• _WHAT NEEDS TO BE DONE_
Print exactly, and only, the lines running from the line containing "How far is point" through the end of the records below.

• _DATA SHOWN_
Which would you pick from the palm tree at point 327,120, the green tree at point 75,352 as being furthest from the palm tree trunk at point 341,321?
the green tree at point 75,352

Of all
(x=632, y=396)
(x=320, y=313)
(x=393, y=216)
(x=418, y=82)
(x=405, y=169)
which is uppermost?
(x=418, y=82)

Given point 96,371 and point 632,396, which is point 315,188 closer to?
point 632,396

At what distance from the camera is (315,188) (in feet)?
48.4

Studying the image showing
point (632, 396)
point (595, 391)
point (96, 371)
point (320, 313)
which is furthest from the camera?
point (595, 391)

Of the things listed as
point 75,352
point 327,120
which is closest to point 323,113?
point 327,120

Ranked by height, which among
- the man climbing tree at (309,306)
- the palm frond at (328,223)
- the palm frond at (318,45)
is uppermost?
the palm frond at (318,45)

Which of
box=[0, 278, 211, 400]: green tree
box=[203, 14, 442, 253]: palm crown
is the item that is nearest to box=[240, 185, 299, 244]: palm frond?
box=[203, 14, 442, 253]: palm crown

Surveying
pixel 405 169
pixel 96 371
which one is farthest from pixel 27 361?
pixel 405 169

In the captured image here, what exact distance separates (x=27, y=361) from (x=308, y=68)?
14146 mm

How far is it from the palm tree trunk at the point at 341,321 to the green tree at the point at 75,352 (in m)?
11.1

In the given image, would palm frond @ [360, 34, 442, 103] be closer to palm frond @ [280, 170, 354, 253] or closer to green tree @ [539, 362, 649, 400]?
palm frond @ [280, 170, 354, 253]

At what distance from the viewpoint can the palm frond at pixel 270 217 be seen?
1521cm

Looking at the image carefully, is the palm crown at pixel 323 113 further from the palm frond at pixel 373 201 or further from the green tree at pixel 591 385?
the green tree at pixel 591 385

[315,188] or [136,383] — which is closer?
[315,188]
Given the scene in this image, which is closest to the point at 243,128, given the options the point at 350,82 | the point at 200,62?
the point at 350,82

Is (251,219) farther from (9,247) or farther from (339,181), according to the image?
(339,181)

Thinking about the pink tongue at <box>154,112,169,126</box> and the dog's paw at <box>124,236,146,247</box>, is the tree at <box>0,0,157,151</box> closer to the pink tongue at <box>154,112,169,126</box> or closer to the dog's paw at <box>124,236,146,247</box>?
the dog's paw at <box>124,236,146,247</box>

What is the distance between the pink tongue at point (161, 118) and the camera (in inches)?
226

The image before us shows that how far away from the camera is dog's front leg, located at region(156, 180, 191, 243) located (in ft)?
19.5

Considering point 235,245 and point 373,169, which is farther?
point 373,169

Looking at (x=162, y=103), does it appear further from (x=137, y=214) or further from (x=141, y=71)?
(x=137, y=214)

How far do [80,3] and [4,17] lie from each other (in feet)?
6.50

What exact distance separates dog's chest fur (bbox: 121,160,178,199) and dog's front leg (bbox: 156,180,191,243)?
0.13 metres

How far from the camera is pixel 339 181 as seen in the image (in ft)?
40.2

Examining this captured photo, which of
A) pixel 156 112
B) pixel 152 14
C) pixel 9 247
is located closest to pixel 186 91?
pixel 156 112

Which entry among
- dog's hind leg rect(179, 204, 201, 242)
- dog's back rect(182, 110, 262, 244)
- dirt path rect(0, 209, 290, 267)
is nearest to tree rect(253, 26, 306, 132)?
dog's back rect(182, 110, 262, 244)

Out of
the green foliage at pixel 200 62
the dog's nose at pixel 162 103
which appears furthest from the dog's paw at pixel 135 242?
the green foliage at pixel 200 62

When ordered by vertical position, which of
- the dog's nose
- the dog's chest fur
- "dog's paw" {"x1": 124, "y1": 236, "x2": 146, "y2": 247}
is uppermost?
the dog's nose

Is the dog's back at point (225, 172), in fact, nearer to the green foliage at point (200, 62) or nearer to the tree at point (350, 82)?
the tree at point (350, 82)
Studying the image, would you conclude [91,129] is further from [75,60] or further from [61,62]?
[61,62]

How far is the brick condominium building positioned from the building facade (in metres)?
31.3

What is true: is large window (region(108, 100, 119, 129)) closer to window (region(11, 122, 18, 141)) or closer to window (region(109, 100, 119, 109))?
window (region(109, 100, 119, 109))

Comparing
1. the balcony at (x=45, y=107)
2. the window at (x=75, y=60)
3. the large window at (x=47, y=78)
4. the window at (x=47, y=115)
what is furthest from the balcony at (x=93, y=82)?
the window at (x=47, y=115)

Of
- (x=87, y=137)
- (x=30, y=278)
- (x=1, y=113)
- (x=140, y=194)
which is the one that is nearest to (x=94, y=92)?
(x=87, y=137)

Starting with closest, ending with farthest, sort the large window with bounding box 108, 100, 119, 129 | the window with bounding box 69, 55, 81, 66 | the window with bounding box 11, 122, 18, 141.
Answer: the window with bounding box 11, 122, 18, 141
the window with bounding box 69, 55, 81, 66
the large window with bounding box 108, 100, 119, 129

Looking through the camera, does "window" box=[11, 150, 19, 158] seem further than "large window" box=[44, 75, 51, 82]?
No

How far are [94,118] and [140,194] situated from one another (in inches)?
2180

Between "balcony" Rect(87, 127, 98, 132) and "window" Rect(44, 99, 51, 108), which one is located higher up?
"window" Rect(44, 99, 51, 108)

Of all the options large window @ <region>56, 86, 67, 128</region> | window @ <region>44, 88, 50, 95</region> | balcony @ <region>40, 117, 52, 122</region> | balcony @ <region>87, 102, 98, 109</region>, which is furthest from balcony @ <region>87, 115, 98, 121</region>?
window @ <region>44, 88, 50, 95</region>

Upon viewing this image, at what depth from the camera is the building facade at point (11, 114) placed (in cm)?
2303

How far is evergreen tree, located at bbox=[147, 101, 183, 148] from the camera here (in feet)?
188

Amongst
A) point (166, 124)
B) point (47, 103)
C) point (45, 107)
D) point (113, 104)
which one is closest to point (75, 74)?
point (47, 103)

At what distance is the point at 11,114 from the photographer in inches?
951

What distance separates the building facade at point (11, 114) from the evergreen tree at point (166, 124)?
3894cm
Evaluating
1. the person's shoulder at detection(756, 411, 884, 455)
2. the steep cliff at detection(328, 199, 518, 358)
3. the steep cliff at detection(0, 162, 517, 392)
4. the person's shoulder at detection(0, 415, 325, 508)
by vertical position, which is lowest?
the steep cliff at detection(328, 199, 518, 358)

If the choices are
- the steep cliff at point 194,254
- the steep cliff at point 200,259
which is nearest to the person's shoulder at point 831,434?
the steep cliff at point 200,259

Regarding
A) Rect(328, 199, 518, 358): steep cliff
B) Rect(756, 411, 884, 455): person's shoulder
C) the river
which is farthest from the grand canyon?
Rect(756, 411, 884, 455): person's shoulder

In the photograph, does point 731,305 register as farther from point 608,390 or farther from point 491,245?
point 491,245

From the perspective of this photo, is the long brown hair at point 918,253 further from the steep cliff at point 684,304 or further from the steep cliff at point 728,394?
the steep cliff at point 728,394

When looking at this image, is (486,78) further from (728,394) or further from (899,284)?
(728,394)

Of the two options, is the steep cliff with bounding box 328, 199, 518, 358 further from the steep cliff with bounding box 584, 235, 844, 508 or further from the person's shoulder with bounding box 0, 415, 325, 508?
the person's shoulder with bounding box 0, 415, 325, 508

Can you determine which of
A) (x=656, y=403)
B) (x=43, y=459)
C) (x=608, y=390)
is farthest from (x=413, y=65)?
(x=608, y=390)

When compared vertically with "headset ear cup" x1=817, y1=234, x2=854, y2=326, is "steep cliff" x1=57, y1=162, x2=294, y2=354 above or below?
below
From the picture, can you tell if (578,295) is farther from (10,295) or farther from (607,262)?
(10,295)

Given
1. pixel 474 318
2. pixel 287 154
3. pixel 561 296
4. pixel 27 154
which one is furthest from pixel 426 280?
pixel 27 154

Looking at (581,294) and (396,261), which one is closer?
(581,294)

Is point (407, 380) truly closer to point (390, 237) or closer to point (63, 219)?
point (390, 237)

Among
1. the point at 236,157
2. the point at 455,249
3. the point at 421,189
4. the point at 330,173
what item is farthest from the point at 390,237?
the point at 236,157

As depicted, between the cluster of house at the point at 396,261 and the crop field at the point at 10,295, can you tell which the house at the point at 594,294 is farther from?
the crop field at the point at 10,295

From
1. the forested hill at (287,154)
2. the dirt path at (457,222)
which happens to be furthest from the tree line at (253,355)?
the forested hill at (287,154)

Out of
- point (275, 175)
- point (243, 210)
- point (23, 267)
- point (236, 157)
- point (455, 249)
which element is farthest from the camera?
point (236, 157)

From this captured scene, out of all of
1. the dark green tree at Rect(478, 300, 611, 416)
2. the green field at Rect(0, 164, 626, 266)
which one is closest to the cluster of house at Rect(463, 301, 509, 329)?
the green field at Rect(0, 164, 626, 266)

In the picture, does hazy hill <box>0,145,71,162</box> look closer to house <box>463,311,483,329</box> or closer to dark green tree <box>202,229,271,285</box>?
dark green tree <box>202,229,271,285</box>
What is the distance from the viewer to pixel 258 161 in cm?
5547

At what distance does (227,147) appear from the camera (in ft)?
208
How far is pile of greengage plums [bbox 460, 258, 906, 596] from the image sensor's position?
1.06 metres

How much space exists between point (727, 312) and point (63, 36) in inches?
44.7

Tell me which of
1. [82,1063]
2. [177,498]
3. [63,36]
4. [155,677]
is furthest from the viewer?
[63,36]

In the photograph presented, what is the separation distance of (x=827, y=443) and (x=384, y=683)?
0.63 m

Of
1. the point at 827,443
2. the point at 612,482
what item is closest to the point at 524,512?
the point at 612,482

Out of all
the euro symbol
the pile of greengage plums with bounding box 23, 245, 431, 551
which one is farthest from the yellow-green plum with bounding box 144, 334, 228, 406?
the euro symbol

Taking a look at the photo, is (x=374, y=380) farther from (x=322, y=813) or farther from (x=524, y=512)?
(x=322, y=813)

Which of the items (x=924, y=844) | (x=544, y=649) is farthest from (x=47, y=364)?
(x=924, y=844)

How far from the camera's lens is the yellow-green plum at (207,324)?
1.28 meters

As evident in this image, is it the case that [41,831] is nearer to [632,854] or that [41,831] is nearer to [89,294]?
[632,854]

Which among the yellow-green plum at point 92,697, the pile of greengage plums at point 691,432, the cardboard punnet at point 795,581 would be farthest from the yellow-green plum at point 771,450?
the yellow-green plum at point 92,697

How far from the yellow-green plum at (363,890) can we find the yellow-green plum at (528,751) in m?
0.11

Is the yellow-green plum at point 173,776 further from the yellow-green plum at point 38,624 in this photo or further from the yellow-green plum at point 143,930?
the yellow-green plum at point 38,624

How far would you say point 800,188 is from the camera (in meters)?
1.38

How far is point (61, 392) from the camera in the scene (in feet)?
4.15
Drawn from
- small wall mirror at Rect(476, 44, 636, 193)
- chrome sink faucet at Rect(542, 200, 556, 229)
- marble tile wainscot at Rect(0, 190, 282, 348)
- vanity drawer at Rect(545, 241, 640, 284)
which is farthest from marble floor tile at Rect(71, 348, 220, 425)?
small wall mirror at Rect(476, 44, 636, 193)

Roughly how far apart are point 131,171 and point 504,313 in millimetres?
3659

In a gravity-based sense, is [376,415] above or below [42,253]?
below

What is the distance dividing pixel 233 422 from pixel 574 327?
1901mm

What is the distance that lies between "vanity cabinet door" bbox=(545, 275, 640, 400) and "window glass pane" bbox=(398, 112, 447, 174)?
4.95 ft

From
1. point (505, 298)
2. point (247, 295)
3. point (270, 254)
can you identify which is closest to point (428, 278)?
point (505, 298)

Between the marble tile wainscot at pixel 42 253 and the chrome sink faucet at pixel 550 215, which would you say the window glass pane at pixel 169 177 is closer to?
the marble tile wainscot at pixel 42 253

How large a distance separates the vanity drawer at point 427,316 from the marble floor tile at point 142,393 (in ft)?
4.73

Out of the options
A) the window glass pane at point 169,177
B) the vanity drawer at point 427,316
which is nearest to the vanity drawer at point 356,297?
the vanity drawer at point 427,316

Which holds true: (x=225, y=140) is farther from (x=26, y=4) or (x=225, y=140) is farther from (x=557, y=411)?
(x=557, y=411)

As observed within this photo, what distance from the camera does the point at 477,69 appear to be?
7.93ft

• _PROBLEM SOLUTION_
How far is point (61, 392) from the camera in the scene (in feet)?
4.15
Drawn from
- small wall mirror at Rect(476, 44, 636, 193)
- chrome sink faucet at Rect(542, 200, 556, 229)
- marble tile wainscot at Rect(0, 190, 282, 348)
- vanity drawer at Rect(545, 241, 640, 284)
which is farthest from marble floor tile at Rect(71, 348, 220, 425)?
small wall mirror at Rect(476, 44, 636, 193)

Roughly how far apart are point 131,171 and point 504,313 in millimetres?
3659

In a gravity-based sense, is [376,415] above or below [42,253]?
below

What is the distance dividing pixel 233 422 from pixel 574 327?
1901mm

What is the distance that lies between "vanity cabinet door" bbox=(545, 275, 640, 400) and "window glass pane" bbox=(398, 112, 447, 174)?
4.95 ft

From
1. point (505, 298)
2. point (247, 295)
3. point (270, 254)
can you identify which is closest to point (428, 278)?
point (505, 298)

Between the marble tile wainscot at pixel 42 253 and the chrome sink faucet at pixel 550 215, which would you say the window glass pane at pixel 169 177 is closer to?
the marble tile wainscot at pixel 42 253

How large a distance separates the vanity drawer at point 427,316 from the marble floor tile at point 142,393 (in ft)?
4.73

Out of the options
A) the window glass pane at point 169,177
B) the vanity drawer at point 427,316
which is nearest to the vanity drawer at point 356,297?
the vanity drawer at point 427,316

Which holds true: (x=225, y=140) is farther from (x=26, y=4) or (x=225, y=140) is farther from (x=557, y=411)?
(x=557, y=411)

As observed within this photo, what distance from the camera does the point at 477,69 appear to be?
7.93ft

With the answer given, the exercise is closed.